In Reply to: Re: There's a pair to draw to posted by RRC on November 06, 2008 at 13:56:
: : : What is the origin of the phrase "there's a pair to draw to"?
: : This expression is part metaphor and part poker rules. In draw poker you are allowed to "draw" new cards in exchange for old ones, and if you have a pair, you will generally swap out the other three cards, or two of them, hoping to get something to raise the value of your hand: another pair, a third card to make your pair three of a kind, or just something higher to go with your pair than any that received originally. So when you choose how many cards to draw, you are drawing to a pair.

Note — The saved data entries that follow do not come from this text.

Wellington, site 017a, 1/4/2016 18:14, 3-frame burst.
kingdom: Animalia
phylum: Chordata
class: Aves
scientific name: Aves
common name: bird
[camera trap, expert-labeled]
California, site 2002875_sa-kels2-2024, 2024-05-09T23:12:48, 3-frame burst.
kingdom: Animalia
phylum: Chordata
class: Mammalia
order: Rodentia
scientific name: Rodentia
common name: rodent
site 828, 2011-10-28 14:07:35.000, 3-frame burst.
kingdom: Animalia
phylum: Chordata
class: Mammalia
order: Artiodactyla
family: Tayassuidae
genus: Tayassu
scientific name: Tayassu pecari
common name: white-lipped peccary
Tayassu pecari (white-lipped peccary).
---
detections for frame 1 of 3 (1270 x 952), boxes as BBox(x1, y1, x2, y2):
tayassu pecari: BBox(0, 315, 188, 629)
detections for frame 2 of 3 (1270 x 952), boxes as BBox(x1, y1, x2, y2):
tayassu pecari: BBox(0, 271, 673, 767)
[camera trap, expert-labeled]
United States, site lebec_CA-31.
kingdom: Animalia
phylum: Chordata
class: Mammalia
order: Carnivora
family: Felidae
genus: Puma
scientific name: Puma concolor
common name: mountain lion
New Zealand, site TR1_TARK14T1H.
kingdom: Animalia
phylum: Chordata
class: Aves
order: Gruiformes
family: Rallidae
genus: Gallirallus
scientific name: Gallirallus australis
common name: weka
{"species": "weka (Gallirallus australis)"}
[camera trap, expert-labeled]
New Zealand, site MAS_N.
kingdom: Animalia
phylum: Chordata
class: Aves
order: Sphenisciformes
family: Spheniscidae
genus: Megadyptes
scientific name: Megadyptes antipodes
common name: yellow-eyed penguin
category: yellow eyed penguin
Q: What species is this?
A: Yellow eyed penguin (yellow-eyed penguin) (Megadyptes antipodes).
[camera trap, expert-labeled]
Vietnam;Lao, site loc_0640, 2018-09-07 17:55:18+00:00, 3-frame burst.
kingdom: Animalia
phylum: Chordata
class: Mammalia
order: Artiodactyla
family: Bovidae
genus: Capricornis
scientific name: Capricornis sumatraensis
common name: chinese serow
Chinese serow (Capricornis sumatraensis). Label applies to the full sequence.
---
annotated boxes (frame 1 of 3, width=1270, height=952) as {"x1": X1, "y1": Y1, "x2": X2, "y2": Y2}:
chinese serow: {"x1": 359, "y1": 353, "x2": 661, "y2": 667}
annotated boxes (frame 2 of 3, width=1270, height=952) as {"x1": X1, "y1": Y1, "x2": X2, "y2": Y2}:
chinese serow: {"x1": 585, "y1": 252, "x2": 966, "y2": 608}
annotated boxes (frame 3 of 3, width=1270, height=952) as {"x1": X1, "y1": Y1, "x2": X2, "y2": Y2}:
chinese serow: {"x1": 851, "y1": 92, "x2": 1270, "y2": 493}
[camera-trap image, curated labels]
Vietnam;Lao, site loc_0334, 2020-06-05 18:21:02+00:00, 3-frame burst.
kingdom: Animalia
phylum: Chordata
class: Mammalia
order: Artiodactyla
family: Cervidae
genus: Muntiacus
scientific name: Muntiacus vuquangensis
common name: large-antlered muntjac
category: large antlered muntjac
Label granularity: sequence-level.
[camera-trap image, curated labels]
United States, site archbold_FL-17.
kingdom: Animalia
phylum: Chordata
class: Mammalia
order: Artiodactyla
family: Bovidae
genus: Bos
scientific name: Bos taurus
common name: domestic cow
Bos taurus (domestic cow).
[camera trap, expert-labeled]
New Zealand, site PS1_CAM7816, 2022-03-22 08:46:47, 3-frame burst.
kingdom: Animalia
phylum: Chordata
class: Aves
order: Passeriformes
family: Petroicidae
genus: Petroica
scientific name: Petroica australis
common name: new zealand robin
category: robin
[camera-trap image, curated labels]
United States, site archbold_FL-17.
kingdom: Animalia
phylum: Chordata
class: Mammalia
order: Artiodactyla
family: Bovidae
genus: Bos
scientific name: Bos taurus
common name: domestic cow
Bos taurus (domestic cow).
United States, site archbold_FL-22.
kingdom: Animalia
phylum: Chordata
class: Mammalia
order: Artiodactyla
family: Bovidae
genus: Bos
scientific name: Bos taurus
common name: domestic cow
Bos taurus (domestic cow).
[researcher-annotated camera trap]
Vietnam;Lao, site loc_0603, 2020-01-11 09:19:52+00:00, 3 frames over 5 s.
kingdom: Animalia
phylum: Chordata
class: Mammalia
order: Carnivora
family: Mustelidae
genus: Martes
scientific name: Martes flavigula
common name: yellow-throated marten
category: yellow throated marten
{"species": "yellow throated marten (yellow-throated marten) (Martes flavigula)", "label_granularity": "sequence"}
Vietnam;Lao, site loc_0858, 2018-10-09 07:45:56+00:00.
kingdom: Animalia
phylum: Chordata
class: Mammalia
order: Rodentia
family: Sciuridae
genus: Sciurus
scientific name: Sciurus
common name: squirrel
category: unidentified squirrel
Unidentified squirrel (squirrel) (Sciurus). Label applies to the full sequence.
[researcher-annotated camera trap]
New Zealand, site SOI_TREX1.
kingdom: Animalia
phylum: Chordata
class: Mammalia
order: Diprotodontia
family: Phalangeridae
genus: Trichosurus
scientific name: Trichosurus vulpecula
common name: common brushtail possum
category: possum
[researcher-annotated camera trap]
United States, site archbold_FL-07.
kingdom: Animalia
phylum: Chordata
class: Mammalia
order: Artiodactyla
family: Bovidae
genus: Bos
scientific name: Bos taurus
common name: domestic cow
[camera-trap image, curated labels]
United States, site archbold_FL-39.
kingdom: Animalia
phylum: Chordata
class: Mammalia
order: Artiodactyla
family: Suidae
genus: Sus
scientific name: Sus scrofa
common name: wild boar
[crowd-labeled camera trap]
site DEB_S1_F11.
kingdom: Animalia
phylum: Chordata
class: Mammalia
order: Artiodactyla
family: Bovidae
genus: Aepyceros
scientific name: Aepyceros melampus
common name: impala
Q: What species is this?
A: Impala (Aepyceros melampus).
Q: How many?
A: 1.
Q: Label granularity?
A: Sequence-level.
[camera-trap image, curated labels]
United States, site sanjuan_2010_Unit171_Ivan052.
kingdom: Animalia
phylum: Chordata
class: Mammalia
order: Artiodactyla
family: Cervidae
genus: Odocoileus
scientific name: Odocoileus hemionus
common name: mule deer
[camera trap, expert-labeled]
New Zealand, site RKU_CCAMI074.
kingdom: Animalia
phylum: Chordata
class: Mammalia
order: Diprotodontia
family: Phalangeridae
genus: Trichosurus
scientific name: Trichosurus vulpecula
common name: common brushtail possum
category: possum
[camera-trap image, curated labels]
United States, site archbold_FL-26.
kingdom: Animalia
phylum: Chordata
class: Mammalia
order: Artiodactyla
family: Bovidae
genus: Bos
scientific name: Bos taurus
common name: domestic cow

: : The other part, the metaphor, is any pair that you would like to emphasize, One example (from an Internet search), Dollie Parton and Hulk Hogan. No, the pair in question does not belong to Dollie, but consists of the odd couple, Parton and Hogan, together in defiance of common sense.
: : I think the phrase is used to emphasize something about the named pair, whether it's the odd contrast or something else. But then, I probably don't understand the phrase myself, since I find it so non-specific. It would make more sense to me if it were just plain prurient.
: : SS
: The poker usage is actually somewhat different. What you "draw to" is what you're hoping to get out of the draw (or other cards turned over like in Hold'em). If your hand has 4 hearts and 1 spade, you might discard the spade in hopes that the card drawn will be another heart which would give you a flush - in that case, you are drawing to a flush. If you're trying to draw to a pair, then you have a quite poor hand and have discarded several cards in hopes of getting just one pair. You would not try to match a 2 in this way because a pair of twos is a very low hand. You might however keep an ace and a queen hoping to draw to a pair of aces with queen high or a pair of queens with an ace high.
: So, "there's a pair to draw to" does in itself include the sense that the pair is particularly valuable, interesting, etc. otherwise you wouldn't bother.
Thanks, RRC. I knew I was treading on thin ice trying to explain poker, which I never play. I am still mystified by the question of how this phrase became popular, and what the people using it think it means.